After what seemed like weeks of waiting, all of a sudden most of the vineyard is ready to pick. Last week, we focused on whites and picked the rest of the Viognier, most of the rest of the Grenache Blanc, and the Picpoul Blanc (we also picked the first of the Grenache Noir, from our "American vine" block that we planted in 1994). The total harvested for the week was just over 20 tons.
This week, we've switched our focus to reds and accelerated the pace of harvest with some rain threatening for this weekend. When all is said and done, we will have harvested over 35 tons this week, including most of the rest of our Syrah, a good chunk more Grenache, our first Mourvedre and Counoise, and even some later-ripening whites: our first Marsanne and Roussanne for our Roussanne "Bergeron" program.

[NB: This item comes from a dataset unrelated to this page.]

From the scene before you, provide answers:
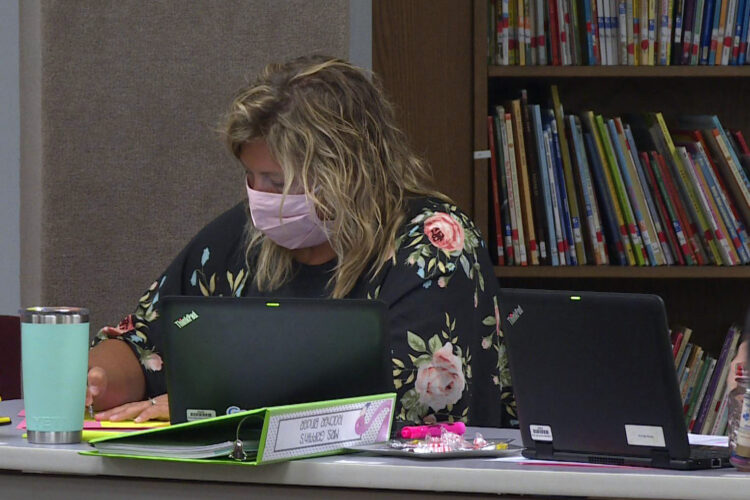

A few photos give you a great sense of what ripe Grenache looks like. Note the relatively light color, even when ripe, and the fairly large, loose berries of Grenache clusters in a picking bin:
Below, from another angle, you can see the half-ton picking bins we use stacked on the right in the background. You can also see the somewhat overcast day today. We're forecast for some rain showers tomorrow, which is very early for Paso Robles. It's not supposed to be damaging (maybe a half-inch at the most) but we always worry that a first rain might usher in a weather pattern where a succession of storms roll in off the Pacific. It doesn't look like that will be the case this time; the weather is forecast to be warm and dry next week. Still, it has added some urgency to bring in what's ripe this week.
Finally, one more shot, this one in the cellar of Grenache clusters on the sorting table being fed into the destemmer machine. We destem most of our reds (with the occasional exception of an occasional Mourvedre lot a la Bandol, some Tannat which is unwilling to be destemmed, and our Vin de Paille red) to keep them from accumulating tannins from the stems. You can see the clusters falling into the destemmer, and the violence of the destemming process.
So far, we've harvested just over 100 tons. Colors and flavors look great, sugars appear to be somewhat lower than normal, and yields range from about average to well below average depending on varietal.